Im Gegensatz zu allen anderen Angststörungen lassen sich bei
den Panikattacken häufig keine äußeren Einflüsse eingrenzen. Die Panikattacken
werden nicht durch Ängste ausgelöst, die sich auf eine bestimmte Situation,
einen Gegenstand oder ein Tier richten. Sie entstehen oft ohne jeglichen ersichtlichen
Grund.
Auslöser einer Panikattacke können schon ein paar
unregelmäßige Herzschläge sein, die der Betroffene bei sich selbst wahrnimmt.
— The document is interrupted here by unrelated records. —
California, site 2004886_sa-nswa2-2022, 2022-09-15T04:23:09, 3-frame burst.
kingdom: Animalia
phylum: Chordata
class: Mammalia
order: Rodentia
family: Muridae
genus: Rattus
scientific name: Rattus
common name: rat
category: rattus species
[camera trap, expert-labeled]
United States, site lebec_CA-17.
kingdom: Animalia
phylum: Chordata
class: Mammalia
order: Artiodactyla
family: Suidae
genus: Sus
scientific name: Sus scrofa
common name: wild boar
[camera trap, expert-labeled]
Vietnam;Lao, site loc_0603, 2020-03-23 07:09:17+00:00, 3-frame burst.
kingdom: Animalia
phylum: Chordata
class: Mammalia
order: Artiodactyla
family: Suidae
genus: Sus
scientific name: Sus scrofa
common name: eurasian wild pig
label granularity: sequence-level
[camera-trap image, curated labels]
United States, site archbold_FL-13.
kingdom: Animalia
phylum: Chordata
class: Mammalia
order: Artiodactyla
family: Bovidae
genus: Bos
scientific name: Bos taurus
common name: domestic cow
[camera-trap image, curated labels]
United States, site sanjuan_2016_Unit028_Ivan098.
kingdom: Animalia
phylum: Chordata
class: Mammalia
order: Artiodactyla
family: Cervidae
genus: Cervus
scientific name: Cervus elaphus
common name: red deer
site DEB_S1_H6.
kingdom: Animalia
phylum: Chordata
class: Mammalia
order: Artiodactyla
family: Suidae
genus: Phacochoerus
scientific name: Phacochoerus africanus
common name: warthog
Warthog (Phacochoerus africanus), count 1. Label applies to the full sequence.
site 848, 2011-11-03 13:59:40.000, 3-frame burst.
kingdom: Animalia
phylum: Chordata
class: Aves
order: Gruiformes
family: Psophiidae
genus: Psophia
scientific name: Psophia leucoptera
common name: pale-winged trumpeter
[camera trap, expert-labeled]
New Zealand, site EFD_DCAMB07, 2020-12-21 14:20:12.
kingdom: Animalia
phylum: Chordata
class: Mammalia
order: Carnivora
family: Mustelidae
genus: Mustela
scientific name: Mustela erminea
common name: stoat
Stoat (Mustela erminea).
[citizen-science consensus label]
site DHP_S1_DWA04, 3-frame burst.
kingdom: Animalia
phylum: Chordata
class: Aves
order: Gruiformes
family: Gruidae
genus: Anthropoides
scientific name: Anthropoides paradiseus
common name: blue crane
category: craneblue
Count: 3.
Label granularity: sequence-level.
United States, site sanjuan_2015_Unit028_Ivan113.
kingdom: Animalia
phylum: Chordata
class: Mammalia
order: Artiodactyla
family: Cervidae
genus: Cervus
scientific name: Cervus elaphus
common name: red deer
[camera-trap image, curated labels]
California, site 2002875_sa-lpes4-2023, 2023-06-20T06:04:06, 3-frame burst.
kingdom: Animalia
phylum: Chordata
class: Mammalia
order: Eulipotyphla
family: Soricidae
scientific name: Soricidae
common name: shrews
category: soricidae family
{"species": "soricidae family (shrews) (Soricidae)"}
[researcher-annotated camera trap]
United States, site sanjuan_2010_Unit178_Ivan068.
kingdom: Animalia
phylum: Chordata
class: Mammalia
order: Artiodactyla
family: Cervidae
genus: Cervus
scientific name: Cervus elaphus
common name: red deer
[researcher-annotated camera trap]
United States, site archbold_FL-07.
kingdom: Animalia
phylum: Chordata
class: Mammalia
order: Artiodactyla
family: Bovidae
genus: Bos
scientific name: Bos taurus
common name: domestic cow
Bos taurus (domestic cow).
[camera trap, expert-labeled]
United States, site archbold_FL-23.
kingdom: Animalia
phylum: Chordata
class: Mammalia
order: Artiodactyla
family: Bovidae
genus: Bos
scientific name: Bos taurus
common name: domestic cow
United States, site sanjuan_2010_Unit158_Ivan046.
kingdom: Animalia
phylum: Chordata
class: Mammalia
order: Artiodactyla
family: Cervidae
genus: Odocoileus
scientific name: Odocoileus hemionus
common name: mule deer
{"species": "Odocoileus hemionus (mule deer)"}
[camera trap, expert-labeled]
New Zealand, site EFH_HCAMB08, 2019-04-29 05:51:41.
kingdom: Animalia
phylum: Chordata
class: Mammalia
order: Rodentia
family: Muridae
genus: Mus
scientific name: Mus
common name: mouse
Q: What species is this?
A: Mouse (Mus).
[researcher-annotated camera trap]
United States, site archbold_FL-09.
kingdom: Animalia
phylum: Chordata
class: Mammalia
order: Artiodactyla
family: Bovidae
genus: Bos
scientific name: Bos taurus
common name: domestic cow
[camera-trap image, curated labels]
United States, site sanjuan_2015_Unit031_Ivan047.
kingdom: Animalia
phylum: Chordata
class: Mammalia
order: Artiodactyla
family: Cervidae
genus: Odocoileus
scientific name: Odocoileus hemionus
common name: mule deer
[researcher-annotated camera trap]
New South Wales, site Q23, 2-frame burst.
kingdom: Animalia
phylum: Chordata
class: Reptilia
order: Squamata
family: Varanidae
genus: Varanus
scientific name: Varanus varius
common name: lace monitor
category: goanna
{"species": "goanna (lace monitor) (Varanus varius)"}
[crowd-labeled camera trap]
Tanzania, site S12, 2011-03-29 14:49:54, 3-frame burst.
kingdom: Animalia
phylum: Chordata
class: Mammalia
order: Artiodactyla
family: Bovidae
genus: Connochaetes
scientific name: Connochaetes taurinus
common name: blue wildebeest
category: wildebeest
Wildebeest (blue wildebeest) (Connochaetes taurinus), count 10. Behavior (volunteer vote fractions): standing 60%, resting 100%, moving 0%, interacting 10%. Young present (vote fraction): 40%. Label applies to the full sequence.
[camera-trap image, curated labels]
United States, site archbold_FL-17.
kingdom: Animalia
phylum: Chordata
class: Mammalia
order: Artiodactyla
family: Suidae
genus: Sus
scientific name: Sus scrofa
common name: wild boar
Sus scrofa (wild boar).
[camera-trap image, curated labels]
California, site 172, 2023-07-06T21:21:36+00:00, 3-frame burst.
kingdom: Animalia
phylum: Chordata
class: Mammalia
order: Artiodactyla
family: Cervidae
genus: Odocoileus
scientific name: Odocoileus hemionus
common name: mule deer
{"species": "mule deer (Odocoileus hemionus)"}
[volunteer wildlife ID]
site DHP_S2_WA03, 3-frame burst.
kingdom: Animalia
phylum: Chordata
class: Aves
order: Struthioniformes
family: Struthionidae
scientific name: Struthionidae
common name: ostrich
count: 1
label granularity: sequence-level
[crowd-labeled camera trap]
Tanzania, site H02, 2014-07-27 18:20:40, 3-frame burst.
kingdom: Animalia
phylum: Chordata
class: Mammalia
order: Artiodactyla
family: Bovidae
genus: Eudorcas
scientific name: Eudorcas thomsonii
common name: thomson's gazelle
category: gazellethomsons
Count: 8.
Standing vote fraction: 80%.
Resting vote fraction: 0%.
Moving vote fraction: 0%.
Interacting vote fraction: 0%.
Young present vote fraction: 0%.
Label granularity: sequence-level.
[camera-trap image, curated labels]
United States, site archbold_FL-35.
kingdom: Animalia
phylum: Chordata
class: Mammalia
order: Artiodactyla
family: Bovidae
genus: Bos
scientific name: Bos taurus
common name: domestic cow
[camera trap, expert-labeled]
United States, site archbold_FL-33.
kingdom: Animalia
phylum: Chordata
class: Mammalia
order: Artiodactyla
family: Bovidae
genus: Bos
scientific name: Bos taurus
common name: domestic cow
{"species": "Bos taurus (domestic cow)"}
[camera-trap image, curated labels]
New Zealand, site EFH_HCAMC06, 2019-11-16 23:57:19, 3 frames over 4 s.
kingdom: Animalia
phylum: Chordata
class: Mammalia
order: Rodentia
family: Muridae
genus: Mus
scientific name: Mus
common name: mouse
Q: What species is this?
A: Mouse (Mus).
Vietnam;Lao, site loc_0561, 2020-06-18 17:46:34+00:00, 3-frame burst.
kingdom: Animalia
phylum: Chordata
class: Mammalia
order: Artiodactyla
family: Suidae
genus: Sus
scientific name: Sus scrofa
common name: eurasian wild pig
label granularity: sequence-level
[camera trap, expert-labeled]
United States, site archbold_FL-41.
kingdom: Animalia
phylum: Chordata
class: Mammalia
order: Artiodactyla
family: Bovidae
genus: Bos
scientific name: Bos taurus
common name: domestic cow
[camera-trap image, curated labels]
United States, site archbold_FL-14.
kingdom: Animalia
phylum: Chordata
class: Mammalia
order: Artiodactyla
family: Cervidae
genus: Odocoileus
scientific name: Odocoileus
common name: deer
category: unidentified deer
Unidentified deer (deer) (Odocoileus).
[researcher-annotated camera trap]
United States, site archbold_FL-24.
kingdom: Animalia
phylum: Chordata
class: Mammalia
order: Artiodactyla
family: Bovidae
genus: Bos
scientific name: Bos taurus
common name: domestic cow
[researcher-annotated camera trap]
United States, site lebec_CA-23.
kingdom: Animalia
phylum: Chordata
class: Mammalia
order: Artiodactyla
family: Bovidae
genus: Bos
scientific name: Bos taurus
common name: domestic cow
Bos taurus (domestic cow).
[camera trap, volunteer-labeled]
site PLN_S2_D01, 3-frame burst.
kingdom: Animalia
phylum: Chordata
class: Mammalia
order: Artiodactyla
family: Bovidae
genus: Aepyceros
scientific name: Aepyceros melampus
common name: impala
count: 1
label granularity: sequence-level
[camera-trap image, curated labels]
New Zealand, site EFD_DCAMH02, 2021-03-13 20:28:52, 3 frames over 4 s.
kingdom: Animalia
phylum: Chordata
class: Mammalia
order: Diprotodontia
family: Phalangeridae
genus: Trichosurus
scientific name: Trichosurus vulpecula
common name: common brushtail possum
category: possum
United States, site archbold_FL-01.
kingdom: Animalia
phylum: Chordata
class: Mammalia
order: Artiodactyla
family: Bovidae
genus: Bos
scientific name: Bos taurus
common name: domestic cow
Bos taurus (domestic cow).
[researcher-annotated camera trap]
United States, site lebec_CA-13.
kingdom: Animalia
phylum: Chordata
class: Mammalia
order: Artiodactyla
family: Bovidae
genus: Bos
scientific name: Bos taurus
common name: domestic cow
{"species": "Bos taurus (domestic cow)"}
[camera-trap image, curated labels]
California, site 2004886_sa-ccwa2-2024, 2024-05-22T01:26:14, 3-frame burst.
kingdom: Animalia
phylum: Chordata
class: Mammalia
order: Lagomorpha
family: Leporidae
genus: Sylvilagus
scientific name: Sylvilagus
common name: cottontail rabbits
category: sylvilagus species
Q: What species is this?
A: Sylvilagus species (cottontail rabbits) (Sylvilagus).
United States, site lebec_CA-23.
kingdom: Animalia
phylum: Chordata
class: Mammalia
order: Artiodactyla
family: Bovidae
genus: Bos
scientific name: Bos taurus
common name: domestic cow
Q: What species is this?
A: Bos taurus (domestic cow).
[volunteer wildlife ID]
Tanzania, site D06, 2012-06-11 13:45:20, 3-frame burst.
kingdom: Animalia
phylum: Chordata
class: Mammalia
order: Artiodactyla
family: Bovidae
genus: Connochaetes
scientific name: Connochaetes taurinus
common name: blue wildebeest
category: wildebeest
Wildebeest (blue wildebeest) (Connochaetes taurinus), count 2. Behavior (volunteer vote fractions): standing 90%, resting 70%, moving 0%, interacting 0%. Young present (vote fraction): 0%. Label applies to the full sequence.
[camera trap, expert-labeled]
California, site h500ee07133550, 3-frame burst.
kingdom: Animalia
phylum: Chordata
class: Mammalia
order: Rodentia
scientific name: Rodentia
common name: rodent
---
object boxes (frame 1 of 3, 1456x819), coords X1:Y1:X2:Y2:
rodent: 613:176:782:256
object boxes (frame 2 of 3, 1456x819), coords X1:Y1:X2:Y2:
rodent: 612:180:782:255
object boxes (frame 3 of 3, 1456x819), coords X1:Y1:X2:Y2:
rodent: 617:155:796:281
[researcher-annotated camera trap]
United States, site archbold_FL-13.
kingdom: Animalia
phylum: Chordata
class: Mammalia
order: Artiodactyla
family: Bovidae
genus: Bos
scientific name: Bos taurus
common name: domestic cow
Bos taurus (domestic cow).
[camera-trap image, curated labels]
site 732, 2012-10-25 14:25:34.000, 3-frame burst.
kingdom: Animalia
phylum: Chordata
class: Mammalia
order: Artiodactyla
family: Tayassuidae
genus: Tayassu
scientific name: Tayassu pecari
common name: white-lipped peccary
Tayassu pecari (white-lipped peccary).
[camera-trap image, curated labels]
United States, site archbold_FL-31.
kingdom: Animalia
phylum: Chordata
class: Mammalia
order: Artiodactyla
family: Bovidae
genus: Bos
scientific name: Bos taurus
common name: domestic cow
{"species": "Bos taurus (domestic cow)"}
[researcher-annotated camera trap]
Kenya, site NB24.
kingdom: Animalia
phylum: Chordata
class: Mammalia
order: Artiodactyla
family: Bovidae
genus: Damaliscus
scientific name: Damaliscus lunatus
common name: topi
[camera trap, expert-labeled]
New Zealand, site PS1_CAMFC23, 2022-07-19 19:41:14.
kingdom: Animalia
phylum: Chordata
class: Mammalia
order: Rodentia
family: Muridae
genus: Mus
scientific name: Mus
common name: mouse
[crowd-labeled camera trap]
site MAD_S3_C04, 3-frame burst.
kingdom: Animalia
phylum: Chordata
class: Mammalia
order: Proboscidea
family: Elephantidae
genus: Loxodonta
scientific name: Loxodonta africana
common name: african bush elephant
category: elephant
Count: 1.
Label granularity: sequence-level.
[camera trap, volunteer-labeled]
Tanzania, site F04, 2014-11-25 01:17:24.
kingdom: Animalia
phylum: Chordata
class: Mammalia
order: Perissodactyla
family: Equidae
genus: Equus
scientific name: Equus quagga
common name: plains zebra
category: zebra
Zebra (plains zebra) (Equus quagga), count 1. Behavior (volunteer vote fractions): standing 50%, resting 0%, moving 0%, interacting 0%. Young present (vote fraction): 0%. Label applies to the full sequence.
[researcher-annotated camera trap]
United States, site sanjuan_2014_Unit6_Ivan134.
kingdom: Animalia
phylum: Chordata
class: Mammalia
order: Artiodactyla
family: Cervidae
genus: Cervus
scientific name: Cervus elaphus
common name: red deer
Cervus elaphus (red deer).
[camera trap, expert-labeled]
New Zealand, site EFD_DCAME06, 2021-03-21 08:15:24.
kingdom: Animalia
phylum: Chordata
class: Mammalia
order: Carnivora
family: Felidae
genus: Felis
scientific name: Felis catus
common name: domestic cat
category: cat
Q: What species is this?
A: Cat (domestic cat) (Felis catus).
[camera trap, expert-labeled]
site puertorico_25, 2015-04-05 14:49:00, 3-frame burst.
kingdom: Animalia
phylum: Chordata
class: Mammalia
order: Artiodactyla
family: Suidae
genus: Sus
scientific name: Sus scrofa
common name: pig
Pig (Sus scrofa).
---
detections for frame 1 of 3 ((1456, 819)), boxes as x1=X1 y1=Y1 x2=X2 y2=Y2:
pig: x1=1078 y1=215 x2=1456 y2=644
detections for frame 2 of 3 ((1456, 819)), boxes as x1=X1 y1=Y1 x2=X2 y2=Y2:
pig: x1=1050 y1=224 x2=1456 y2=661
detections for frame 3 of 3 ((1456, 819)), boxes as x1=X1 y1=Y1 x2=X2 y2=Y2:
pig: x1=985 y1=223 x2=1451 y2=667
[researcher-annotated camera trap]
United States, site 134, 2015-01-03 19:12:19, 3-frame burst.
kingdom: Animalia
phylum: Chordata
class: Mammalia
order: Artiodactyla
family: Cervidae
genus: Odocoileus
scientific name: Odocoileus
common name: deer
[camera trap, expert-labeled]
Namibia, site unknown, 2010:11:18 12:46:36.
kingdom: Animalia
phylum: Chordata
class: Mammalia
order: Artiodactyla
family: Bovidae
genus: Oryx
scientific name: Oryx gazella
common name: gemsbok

Eine schnelle Drehung, bei der der Blick nicht wieder sofort auf etwas fixiert
werden kann, reicht schon aus, um bei den betroffenen Menschen die Kaskade an
Angstreaktionen auszulösen. Dabei erhöhen sich die Pulsfrequenz und der
Blutdruck, wobei die Patienten den Eindruck bekommen, das Herz schlüge ihnen
bis zum Halse. Auch die Atmung wird tiefer und schneller. So gelangt mehr
Sauerstoff ins Blut und von da ins Gehirn und zu den Muskeln. Diese völlig
normale Reaktion des Körpers, die in historischer Zeit dem bloßen
Überlebenskampf diente, wird von den Menschen als bedrohlicher Zustand erlebt,
was die körperlichen Reaktionen noch weiter verstärkt. Das führt oft dazu, dass
dieser Zustand der Erregung sich immer mehr aufschaukelt und am Ende über
längere Zeit anhält.
Jeder Mensch erlebt irgendwann einmal eine Panikattacke.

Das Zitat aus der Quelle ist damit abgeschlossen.